- _INPUT_
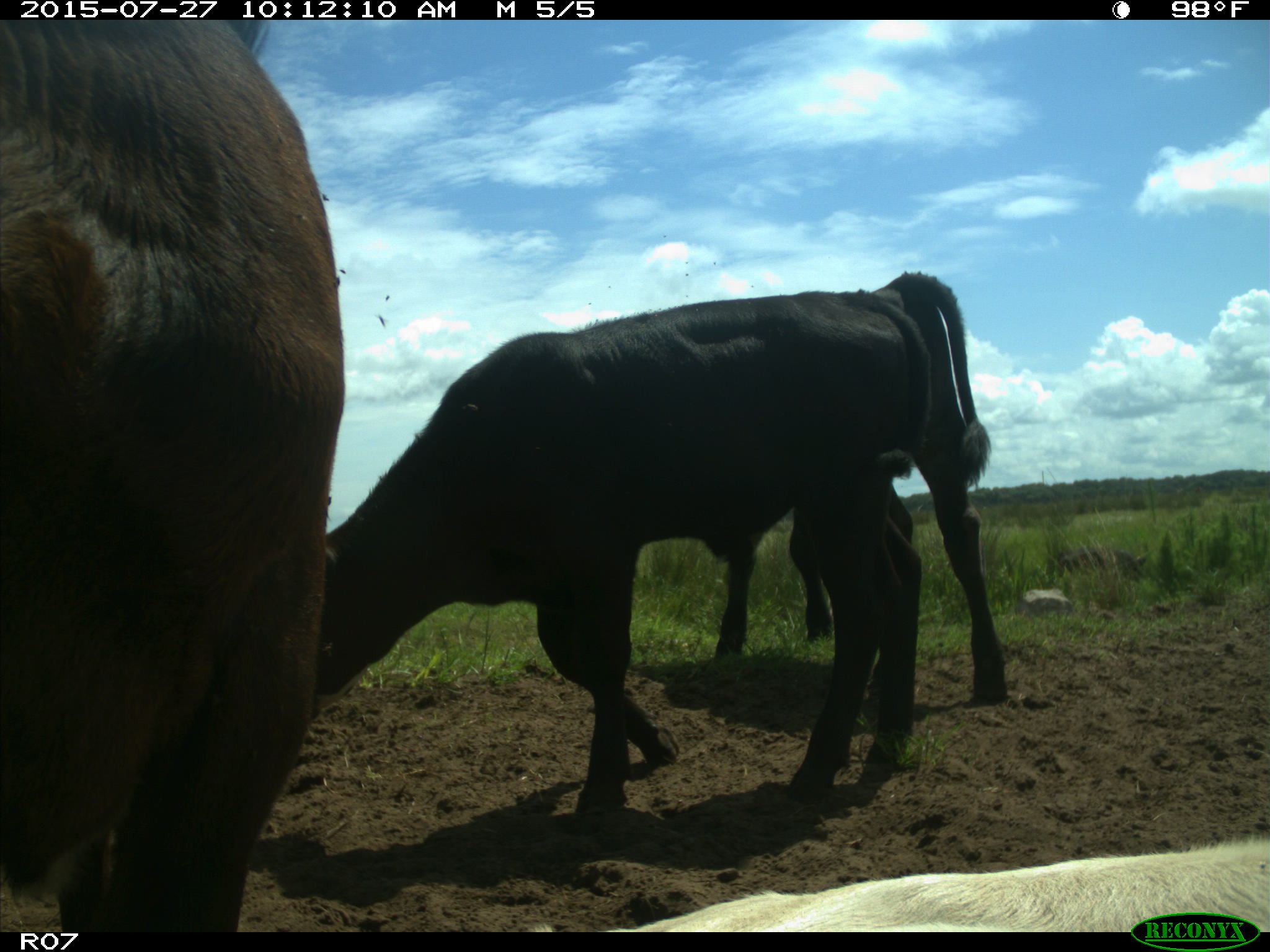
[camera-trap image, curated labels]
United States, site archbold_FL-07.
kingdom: Animalia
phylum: Chordata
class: Mammalia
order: Artiodactyla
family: Bovidae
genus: Bos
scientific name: Bos taurus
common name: domestic cow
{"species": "Bos taurus (domestic cow)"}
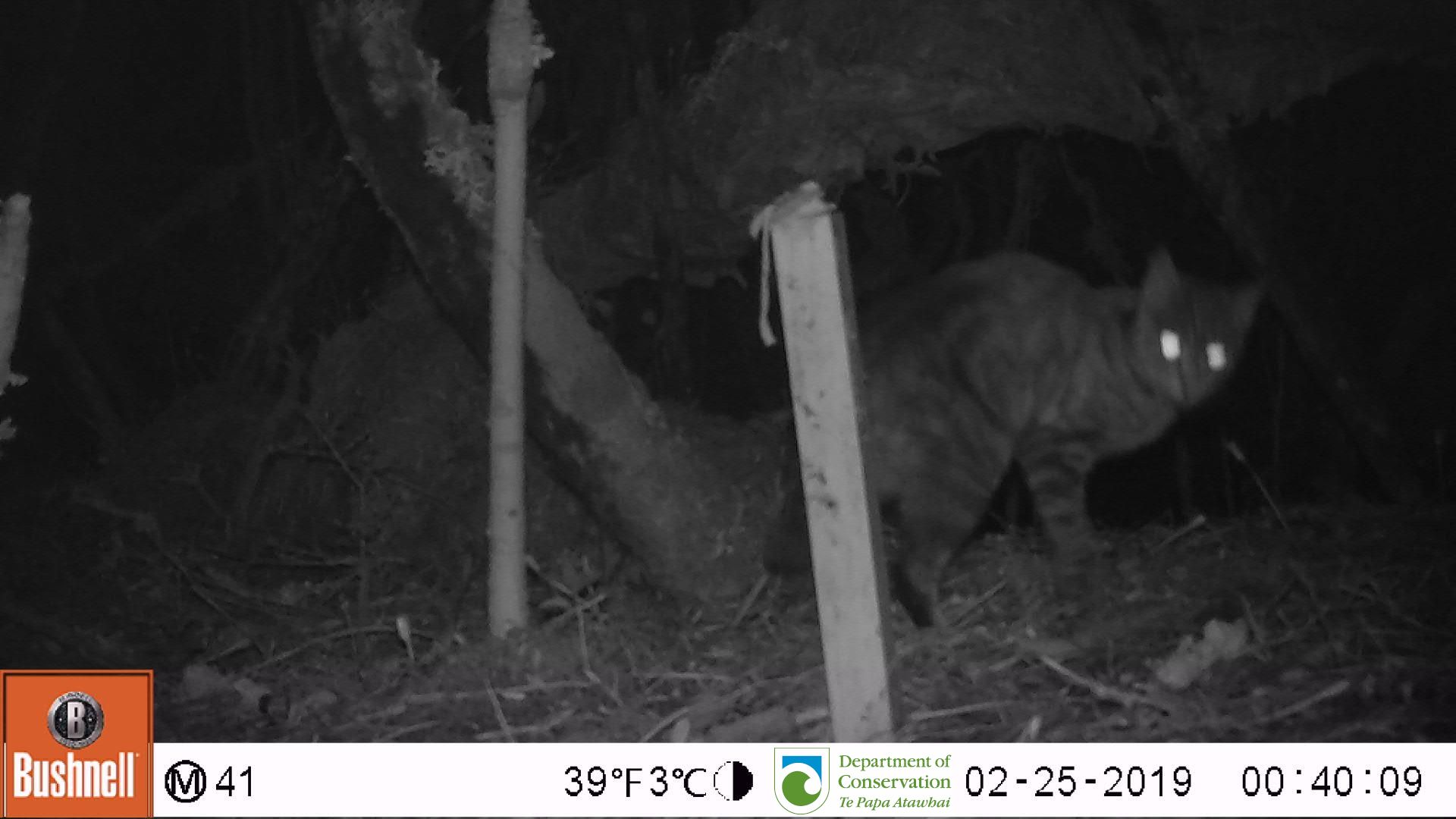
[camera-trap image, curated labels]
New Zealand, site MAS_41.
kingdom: Animalia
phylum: Chordata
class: Mammalia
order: Carnivora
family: Felidae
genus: Felis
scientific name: Felis catus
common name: domestic cat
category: cat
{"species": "cat (domestic cat) (Felis catus)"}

- _WORK ITEM_
Give an exact copy of the entries, excluding all pictures.

- _RESPONSE_
[camera-trap image, curated labels]
United States, site archbold_FL-07.
kingdom: Animalia
phylum: Chordata
class: Mammalia
order: Artiodactyla
family: Bovidae
genus: Bos
scientific name: Bos taurus
common name: domestic cow
{"species": "Bos taurus (domestic cow)"}
[camera-trap image, curated labels]
New Zealand, site MAS_41.
kingdom: Animalia
phylum: Chordata
class: Mammalia
order: Carnivora
family: Felidae
genus: Felis
scientific name: Felis catus
common name: domestic cat
category: cat
{"species": "cat (domestic cat) (Felis catus)"}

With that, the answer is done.